Two of us are entrepreneurs and we know that without a solid intro, our chances of getting a meeting with a top VC are very little. As we are versed in the topic, we learned that a lot of VCs are bombarded with email and they have very little time to be able to meet with all and spend time (Fred Wilson archived 1625 unread emails on new year's eve). As a young entrepreneur getting started, your chances of being introduced to a top tier VC are very little, and that means that VCs might miss out the next unicorn.
A smart form that startups would fill instead of bombarding VCs with unanswered emails.
The barriers to entry keep getting lower and lower. The ability for someone to create almost anything they want has become democratized. With the rise of funding demand, VCs have to develop a new way that allows them to filter and analyze companies. The opportunity lies in evaluating startups based on their responses and framework, giving a chance for the largest number of startups to be heard. From the VC side, the opportunity lies in cleaning out their email and increasing the number of startups looked at which minimizes the risk of letting the next unicorn slip under their shoulder.
What it does
The form asks companies general questions. It can categorize startups and compare them in a clear way for the VC to look at and decide on who to respond to. A query is available for the investor side where, when a company name is typed, it automatically analyzes the list of currently registered companies using NLP similarities and analyzes potential competitors and differences between the two companies.
How we built it
The backend is composed of a server that can take in and process the information that a company puts into the web app. Additionally, it uses information extraction and entity recognition to identify and deduct key aspects about the startup dynamically. We also used web scraped Bloomberg articles with a Quora question dataset to build a recent corporate and appropriate training set. In the backend, we use a deep neural network architecture composing of two LSTM units for word semantic embedding for the two documents linked to a series of dense layers terminated with a single unit softmax output for sentence similarity.
Challenges we ran into
The very first challenge we ran into was finding the data about early-stage companies. We looked at some YC applicants alongside some financial information from Crunchbase in order to be able to create a few companies' portfolio. The second challenge was the competitive analysis. We could analyze quantitative data and make a use of it. Last but not least, doing the semantic questions analysis to be able to ask specific questions was a hard task. The architecture and data to train on were not very obvious.

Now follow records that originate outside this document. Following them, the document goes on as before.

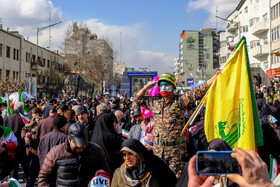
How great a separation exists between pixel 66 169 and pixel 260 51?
1777 inches

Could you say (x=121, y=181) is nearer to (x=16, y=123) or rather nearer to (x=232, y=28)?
(x=16, y=123)

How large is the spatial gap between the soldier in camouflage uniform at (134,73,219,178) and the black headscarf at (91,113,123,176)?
1.06 m

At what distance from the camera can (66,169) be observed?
12.6 ft

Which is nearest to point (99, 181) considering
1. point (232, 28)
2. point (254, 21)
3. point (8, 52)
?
point (8, 52)

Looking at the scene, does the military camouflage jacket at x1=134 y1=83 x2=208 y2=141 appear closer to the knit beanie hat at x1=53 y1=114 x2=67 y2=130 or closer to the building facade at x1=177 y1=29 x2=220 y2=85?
the knit beanie hat at x1=53 y1=114 x2=67 y2=130

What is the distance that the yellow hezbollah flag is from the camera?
12.6 feet

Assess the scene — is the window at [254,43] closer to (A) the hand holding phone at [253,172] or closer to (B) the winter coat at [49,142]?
(B) the winter coat at [49,142]

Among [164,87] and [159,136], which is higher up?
[164,87]

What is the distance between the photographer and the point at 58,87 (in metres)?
54.5

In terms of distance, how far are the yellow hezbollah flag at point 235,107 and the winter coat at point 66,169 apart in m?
1.63

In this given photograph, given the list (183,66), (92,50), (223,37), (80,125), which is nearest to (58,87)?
(92,50)

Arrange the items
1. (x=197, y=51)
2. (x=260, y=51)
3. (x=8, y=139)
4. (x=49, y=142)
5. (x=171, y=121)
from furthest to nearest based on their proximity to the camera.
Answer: (x=197, y=51) < (x=260, y=51) < (x=8, y=139) < (x=49, y=142) < (x=171, y=121)

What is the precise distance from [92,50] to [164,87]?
175ft

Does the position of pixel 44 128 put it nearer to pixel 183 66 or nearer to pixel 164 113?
pixel 164 113
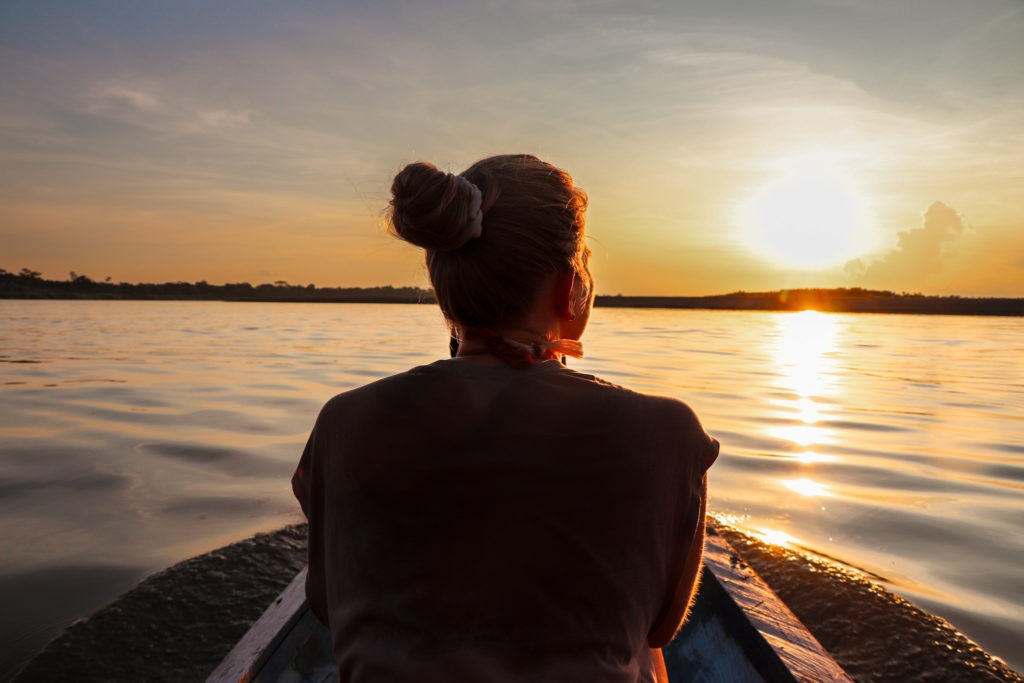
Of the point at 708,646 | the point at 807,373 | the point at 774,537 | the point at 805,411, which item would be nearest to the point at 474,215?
the point at 708,646

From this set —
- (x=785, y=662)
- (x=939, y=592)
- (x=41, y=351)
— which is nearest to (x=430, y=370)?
(x=785, y=662)

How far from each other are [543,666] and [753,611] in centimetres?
194

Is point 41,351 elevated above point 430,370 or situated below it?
below

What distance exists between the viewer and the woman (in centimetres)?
134

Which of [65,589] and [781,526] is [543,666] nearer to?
[65,589]

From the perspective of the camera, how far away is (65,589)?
4.39 metres

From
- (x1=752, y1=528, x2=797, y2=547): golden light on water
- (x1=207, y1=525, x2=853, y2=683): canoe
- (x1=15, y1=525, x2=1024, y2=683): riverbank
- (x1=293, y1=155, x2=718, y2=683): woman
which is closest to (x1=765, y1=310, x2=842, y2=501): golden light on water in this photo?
(x1=752, y1=528, x2=797, y2=547): golden light on water

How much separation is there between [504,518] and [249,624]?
327 centimetres

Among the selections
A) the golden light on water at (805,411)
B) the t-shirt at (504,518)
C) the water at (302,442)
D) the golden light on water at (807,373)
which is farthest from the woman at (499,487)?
the golden light on water at (807,373)

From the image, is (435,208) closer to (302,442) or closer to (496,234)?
(496,234)

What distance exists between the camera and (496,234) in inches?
57.9

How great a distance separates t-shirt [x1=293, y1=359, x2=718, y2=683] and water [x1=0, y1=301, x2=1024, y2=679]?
11.0 ft

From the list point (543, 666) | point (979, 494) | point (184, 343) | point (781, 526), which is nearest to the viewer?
point (543, 666)

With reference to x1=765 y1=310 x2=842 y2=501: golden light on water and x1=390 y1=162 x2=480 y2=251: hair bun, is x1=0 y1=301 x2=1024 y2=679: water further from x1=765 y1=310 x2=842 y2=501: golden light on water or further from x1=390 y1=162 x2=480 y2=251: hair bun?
x1=390 y1=162 x2=480 y2=251: hair bun
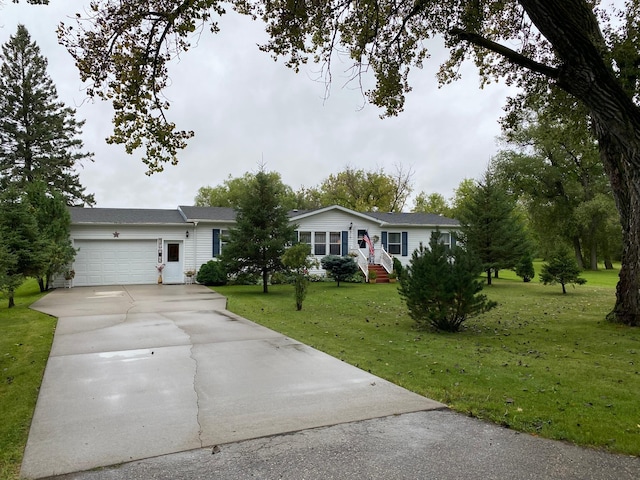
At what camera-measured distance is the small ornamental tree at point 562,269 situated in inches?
638

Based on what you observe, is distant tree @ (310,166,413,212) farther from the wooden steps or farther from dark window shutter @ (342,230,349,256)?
the wooden steps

Accomplishments that we are proud of
We are very proud to have a beta version working full-on. We also have a cool UI.
What we learned
We learned how hard it is to actually be able to get the platform smart enough to ask targeted questions and to train the model.
What's next for Loopbox
We would love to enhance our post-processing algorithms to make sure we are making the most out of the data we have. That being said, it would be great to put the form in the hands of early-adopters and start getting real feedback about the UX. Ideally, the form learns to ask targetted questions.